* _Exercise text_:

[tor-commits] [bridgedb/master] Clean up *.unparseable descriptor files more than 24 hours old.

isis at torproject.org isis at torproject.org
Thu Jul 28 16:41:11 UTC 2016


commit b6c740f79a4b9263e49dfe9f14314425b496aa40
Author: Isis Lovecruft <isis at torproject.org>
Date:   Mon May 2 14:03:21 2016 +0000

    Clean up *.unparseable descriptor files more than 24 hours old.
    
     * ADD a config options for a new DELETE_UNPARSEABLE_DESCRIPTORS task, which,
       by default, runs once every 24 hours and removes *.unparseable descriptor
       files more than 24 hours old.
     * ADD file deletion utility `bridgedb.util.deleteFilesOlderThan` and a
       scheduled function, `bridgedb.runner.cleanupUnparseableDescriptors`, which
       calls the former.
     * ADD unittests for `bridgedb.util.deleteFilesOlderThan`.
     * FIXES #18237: https://bugs.torproject.org/18237
---
 bridgedb.conf      |  2 ++
 bridgedb/Main.py   | 12 ++++++++++++
 bridgedb/runner.py | 29 +++++++++++++++++++++++++++++
 bridgedb/util.py   | 21 +++++++++++++++++++++
 test/test_util.py  | 31 +++++++++++++++++++++++++++++++
 5 files changed, 95 insertions(+)

diff --git a/bridgedb.conf b/bridgedb.conf
index 7805e15..52a8ca7 100644
--- a/bridgedb.conf
+++ b/bridgedb.conf
@@ -260,6 +260,8 @@ TASKS = {
     # scripts/get-exit-list) and add those exit relays to the list of proxies
     # loaded from the PROXY_LIST_FILES:
     'GET_TOR_EXIT_LIST': 3 * 60 * 60,
+    # Delete *.unparseable descriptor files which are more than 24 hours old:
+    'DELETE_UNPARSEABLE_DESCRIPTORS': 24 * 60 * 60,
 }
 
 # SUPPORTED_TRANSPORTS is a dictionary mapping Pluggable Transport methodnames
diff --git a/bridgedb/Main.py b/bridgedb/Main.py
index b281d21..bf4c213 100644
--- a/bridgedb/Main.py
+++ b/bridgedb/Main.py
@@ -23,6 +23,7 @@ from twisted.internet import task
 from bridgedb import crypto
 from bridgedb import persistent
 from bridgedb import proxy
+from bridgedb import runner
 from bridgedb import util
 from bridgedb.bridges import MalformedBridgeInfo
 from bridgedb.bridges import MissingServerDescriptorDigest
@@ -453,6 +454,17 @@ def run(options, reactor=reactor):
                 state.proxies,
                 config.SERVER_PUBLIC_EXTERNAL_IP)

* _Source data_:
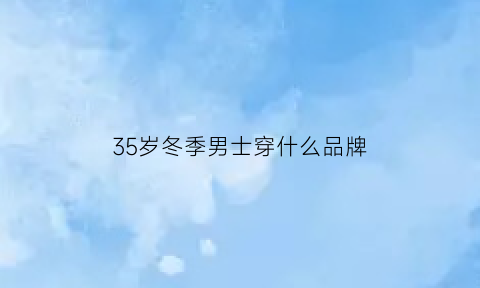 35岁冬季男士穿什么品牌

* _Requirement 1_:
Answer from the bridgedb commit:
(a) By default, how often does the DELETE_UNPARSEABLE_DESCRIPTORS task run?
(b) Which bug number does the commit fix?
(c) How many files does the commit change, and how many insertions does it make?
* _Requirement 2_: Pick up the bridgedb commit after its final line, "config.SERVER_PUBLIC_EXTERNAL_IP)", and continue it.
The listing shown after the bridgedb commit is separate material.

* _Task response 1_:
(a) Once every 24 hours (24 * 60 * 60 seconds).
(b) #18237.
(c) 5 files, with 95 insertions.

* _Task response 2_:
 
+        if config.TASKS.get('DELETE_UNPARSEABLE_DESCRIPTORS'):
+            delUnparseableSecs = config.TASKS['DELETE_UNPARSEABLE_DESCRIPTORS']
+        else:
+            delUnparseableSecs = 24 * 60 * 60  # Default to 24 hours
+
+        # We use the directory name of STATUS_FILE, since that directory
+        # is where the *.unparseable descriptor files will be written to.
+        tasks['DELETE_UNPARSEABLE_DESCRIPTORS'] = task.LoopingCall(
+            runner.cleanupUnparseableDescriptors,
+            os.path.dirname(config.STATUS_FILE), delUnparseableSecs)
+
         # Schedule all configured repeating tasks:
         for name, seconds in config.TASKS.items():
             if seconds:
diff --git a/bridgedb/runner.py b/bridgedb/runner.py
index 6ac069f..597b1b2 100644
--- a/bridgedb/runner.py
+++ b/bridgedb/runner.py
@@ -17,12 +17,41 @@
 
 from __future__ import print_function
 
+import glob
 import logging
 import sys
 import os
 
 from twisted.python import procutils
 
+from bridgedb import util
+
+
+def cleanupUnparseableDescriptors(directory, seconds):
+    """Delete any ``*.unparseable`` descriptor files in ``directory`` with
+    mtimes more than ``seconds`` ago.
+
+    The :func:`bridgedb.parsers._copyUnparseableDescriptors` function
+    will make copies of any files we attempt to parse which contain
+    unparseable descriptors.  This function should run on a timer to
+    clean them up.
+
+    :param str directory: The directory in which to search for unparseable
+        descriptors.
+    :param int olderThan: If a file's mtime is more than this number
+        (in seconds), it will be deleted.
+    """
+    files = []
+
+    for pattern in ["*.unparseable", "*.unparseable.xz"]:
+        files.extend(glob.glob(os.sep.join([directory, pattern])))
+
+    if files:
+        logging.info("Deleting old unparseable descriptor files...")
+        logging.debug("Considered for deletion: %s" % "\n".join(files))
+
+        deleted = util.deleteFilesOlderThan(files, seconds)
+        logging.info("Deleted %d unparseable descriptor files." % len(deleted))
 
 def find(filename):
     """Find the executable ``filename``.
diff --git a/bridgedb/util.py b/bridgedb/util.py
index 4c558c4..42e4664 100644
--- a/bridgedb/util.py
+++ b/bridgedb/util.py
@@ -18,6 +18,7 @@ import logging
 import logging.config
 import logging.handlers
 import os
+import time
 
 from twisted.python import components
 
@@ -144,6 +145,26 @@ def configureLogging(cfg):
     logging.info("Level: %s", logLevel)
     logging.info("Safe Logging: %sabled" % ("En" if safelogging else "Dis"))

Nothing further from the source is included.